This post concerns students’ abilities to generate responses with the appropriate levels of depth when discussing the prescribed works.
Using the approaches to learning skill – thinking – we can identify two skill descriptors that should be developed throughout the two years of the DP Music course:
1. Apply skills and knowledge in unfamiliar situations
2. Analyse complex concepts and projects into their constituent parts and synthesize them to create new understanding
Question three of the listening paper invites students to compare and contrast the two prescribed works. Within that compare and contrast framework, the specific direction of question three is variable depending on the year of the exam. Students need to have the skills to unpack the question, analyse the music and synthesize their argument as the specific ‘situation’ – the question – is unfamiliar.
When students present their musical understanding in their written response, they need to understand the level of depth that is necessary to fully respond to the question.
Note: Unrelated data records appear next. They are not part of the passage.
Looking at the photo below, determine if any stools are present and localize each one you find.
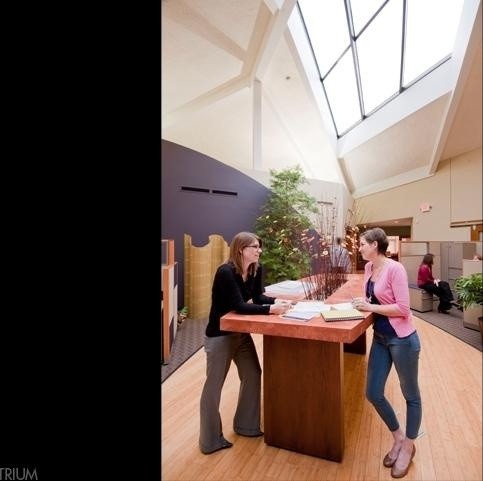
[407,283,432,313]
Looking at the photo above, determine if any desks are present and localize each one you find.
[220,272,375,464]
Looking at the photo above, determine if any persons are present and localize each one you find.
[198,231,294,455]
[330,237,351,274]
[350,228,421,479]
[416,253,460,316]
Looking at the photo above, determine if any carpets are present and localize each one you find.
[160,313,204,387]
[411,294,482,355]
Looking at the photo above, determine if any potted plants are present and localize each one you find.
[453,271,483,331]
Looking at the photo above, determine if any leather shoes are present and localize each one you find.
[390,443,417,477]
[381,444,400,467]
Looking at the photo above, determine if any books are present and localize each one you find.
[321,309,365,322]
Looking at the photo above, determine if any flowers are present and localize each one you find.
[258,195,376,300]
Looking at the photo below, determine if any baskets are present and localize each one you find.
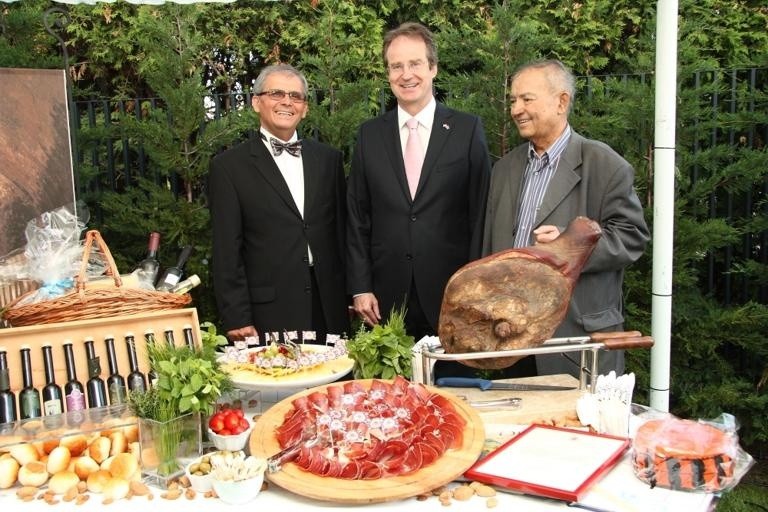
[2,231,192,326]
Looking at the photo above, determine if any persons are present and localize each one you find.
[481,61,652,387]
[207,63,357,352]
[344,21,497,378]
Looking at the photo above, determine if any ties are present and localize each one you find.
[403,120,425,201]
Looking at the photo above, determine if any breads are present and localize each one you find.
[0,418,159,500]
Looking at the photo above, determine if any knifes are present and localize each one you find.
[437,376,578,392]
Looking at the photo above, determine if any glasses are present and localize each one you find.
[258,89,306,103]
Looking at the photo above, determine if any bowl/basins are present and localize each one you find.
[216,343,356,406]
As a teacher, one way to prepare students for this understanding of depth is to provide sample responses for students that have varying degrees of specificity. For example, a teacher could use the wording of a previous exam with the current prescribed works:
With reference to the scores, compare and contrast at least three passages from each of these works that illustrate distinctive use of instrumental colour
Students could work together to generate their own responses. After students share their thinking, the teacher would invite students to generate three sample responses: poor, average and very good. The teacher would have one or two samples to discuss as a full group.
Through discussions, the teacher would guide students to understand the level of depth required in a ‘very good’ response.